After earning his bachelor's and master's degrees in 1960 as a student of James Friskin, Hardison opened a private teaching studio in a 200-year-old Connecticut barn famous as the former hideout of Boss Tweed. He had been an associate professor of piano at Eastern Michigan University for several years when teaching began to lose its luster, and he returned to New York to care for his ailing godmother, Mrs. Edwin Hughes (whose husband he had studied with when Friskin went back to England for the summers). The sense of service brought Hardison such satisfaction that he earned a nursing degree and worked at Stamford Hospital as a cancer nurse before returning to North Carolina to care for AIDS patients at Duke University Hospital. "That's where I really got in touch with Buddhism," says Hardison, who was flying out to San Francisco for Zen study that helped him remain detached but compassionate in the face of death.

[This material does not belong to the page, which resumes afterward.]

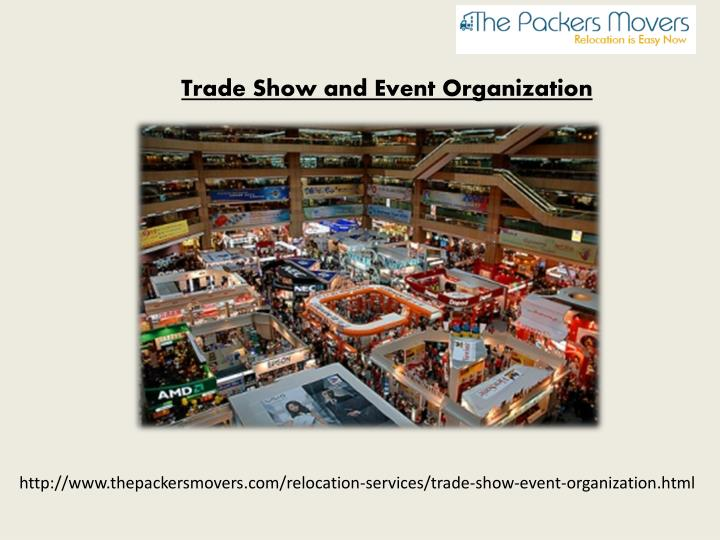 Trade Show and Event Organization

Japanese friends on an exchange program at Duke invited him to visit in Sendai, Japan—"and another door opened," says Hardison. He taught English at Tohoku University to support himself while mastering the intricacies of the tea ceremony ("a Zen communion, in a sense, conducted in total silence punctuated only by the boiling of water and the knocking sounds of bamboo utensils"). As he progressed through the various stages of rigorous training for the Zen Buddhist priesthood—conducted entirely in Japanese—Hardison learned Japanese characters and brushstrokes, created his own pottery bowls and vessels, and even made his own robes.
After his ordination, Hardison lived and worked for four years in a Zen temple in Murata, a small, rice-farming village of some 800 families where "old Japan" is preserved "like you see in the movies of Kurosawa." Eventually he returned to the United States to establish his own small Zen temple in the Appalachian Mountains outside Boone, N.C., which he maintained for six years.
Though he no longer teaches formally, music has remained a constant throughout Hardison's life: playing for Mrs. Hughes during her illness, playing chamber music while nursing, performing on request in Japan, and giving small recitals in his house and in local retirement homes. He recently returned from a 10-day trip to Japan that included a benefit concert for the village of Murata. Hardison notes that his music has been enriched by the compassion learned in nursing and the mindfulness of Zen: "I was so arrogant as a young guy, playing all this loud and fast stuff. But after awhile, you get honed down, and now I love to make beautiful sound."
Hardison is quick to counter misconceptions about Buddhism: It is not so much a religion as a philosophy of life, one that requires mindful practice, understanding, and commitment to being a better person. He says he meditates every day, but adds: "There are other ways to meditate than just sitting on a cushion and being quiet." It's easy to live as a hermit and be a perfect Buddhist, he points out; the real test of one's Buddhist practice is how one functions out in the world, getting along with people and dealing with problems.
Having grown up as an Episcopalian, Hardison still likes to go to services for the major holidays: "It's a root thing for me, very comforting and inspiring. I don't feel that my Buddhism has taken away from Christianity. As a matter of fact, I know and appreciate it a lot more since becoming a Buddhist priest."